Problem requirements -> From the listing below, pull out all lines with "performUI" in them.
- Opening Delimiter -
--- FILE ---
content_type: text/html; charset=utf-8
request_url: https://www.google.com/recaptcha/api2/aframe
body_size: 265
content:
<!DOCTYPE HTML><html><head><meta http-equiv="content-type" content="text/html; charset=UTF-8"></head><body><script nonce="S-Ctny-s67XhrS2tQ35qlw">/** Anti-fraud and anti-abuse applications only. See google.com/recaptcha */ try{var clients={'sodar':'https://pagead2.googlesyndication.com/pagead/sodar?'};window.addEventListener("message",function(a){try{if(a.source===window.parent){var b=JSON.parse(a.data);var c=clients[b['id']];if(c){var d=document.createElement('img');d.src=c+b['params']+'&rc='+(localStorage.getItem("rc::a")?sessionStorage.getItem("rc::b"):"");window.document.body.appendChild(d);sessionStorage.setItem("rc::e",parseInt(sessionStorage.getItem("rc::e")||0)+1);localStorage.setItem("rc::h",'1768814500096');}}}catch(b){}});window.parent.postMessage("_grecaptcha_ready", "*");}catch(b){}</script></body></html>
- Closing Delimiter -
- Opening Delimiter -
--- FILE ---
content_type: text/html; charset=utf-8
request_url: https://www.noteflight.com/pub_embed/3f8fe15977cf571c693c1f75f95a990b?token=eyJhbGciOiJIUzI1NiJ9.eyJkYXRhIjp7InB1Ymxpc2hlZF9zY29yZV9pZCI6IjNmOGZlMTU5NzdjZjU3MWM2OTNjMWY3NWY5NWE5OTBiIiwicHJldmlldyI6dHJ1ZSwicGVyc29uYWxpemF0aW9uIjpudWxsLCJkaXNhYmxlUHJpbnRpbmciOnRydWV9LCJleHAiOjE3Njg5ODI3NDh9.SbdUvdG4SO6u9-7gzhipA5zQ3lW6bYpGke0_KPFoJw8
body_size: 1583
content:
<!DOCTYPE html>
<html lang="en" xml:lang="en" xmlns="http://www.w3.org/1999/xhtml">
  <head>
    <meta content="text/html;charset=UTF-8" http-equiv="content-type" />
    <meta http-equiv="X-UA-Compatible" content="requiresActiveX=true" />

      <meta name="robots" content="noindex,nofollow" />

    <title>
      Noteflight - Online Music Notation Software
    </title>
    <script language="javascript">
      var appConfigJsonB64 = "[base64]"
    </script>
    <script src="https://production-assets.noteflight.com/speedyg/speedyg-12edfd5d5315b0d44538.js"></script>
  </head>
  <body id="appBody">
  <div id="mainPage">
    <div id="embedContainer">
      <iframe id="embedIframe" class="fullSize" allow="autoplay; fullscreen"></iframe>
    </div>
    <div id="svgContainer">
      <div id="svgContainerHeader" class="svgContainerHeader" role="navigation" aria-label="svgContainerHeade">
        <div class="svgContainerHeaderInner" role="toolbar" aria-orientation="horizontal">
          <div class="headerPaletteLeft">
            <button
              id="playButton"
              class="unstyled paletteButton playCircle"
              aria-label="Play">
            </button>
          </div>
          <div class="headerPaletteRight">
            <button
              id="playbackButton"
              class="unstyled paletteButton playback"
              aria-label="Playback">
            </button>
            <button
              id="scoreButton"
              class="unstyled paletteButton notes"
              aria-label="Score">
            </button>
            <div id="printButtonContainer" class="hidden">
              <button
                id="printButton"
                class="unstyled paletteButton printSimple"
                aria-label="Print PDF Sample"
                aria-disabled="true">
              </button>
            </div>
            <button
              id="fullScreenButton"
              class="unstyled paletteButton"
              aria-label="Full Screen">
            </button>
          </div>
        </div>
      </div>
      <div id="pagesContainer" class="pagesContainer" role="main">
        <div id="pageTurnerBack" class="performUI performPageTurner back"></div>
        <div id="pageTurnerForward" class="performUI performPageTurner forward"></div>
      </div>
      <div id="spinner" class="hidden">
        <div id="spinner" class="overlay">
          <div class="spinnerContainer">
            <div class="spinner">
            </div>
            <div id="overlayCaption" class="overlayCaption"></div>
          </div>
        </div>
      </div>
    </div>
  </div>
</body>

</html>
- Closing Delimiter -
Reply ->
        <div id="pageTurnerBack" class="performUI performPageTurner back"></div>
        <div id="pageTurnerForward" class="performUI performPageTurner forward"></div>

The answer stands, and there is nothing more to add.